Dotychczas emulatory AdBlue oglądaliśmy głównie w ukrytej formie. Funkcjonariusze ITD szukali ich między innymi wewnątrz desek rozdzielczych. W poniższym przypadku pojawia się jednak nowość, w postaci emulatora imitującego odświeżacz powietrza. Został on wpięty w deskę rozdzielczą, po lewej stronie kolumny kierowniczej.
Co też zwraca uwagę, to kwestia odpowiedzialności kierowcy. Według polskiego prawa wyłącznie kierujący otrzymuje karę za jazdę z emulatorem AdBlue.
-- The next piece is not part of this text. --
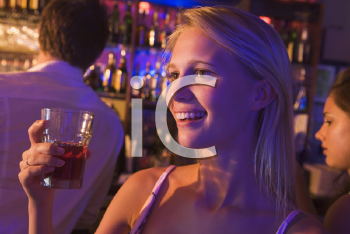 Royalty Free Photo of a Young Woman in a Bar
Na przewoźniku spoczywa natomiast obowiązek przywrócenia układu SCR do pełnej sprawności. W wielu przypadkach oznacza to przeprowadzenie kosztownej naprawy.
Oto komunikat WITD Poznań:
Zamiast odświeżacza powietrza umieszczonego przy desce rozdzielczej znajdowało się skomplikowane i niedozwolone urządzenie do oszukiwania systemu oczyszczania spalin AdBlue w pojeździe.
Wielkopolscy inspektorzy z Poznania zatrzymali 23 lipca na autostradzie A2 litewskiego kierowcę, który w swoim pojeździe używał emulatora AdBlue. Ten elektroniczny „gadżet” w postaci pseudo odświeżacza powietrza zamontowanego w desce rozdzielczej wpływał na nieprawidłową pracę systemu odpowiadającego za oczyszczanie spalin, wskazując na obecność płynu w zbiorniku, podczas gdy w rzeczywistości nie było go tam.
Doskonale obrazuje to film z kontroli, na którym widać zerowy poziom płynu AdBlue, którego obecność pojawia się zaraz w połowie skali, gdy niedozwolone urządzenie zostało podłączone. Inspektorzy zatrzymali dowód rejestracyjny volvo i skierowali je do serwisu w celu usunięcia niedozwolonego urządzenia, a kierowcę ukarali mandatem karnym.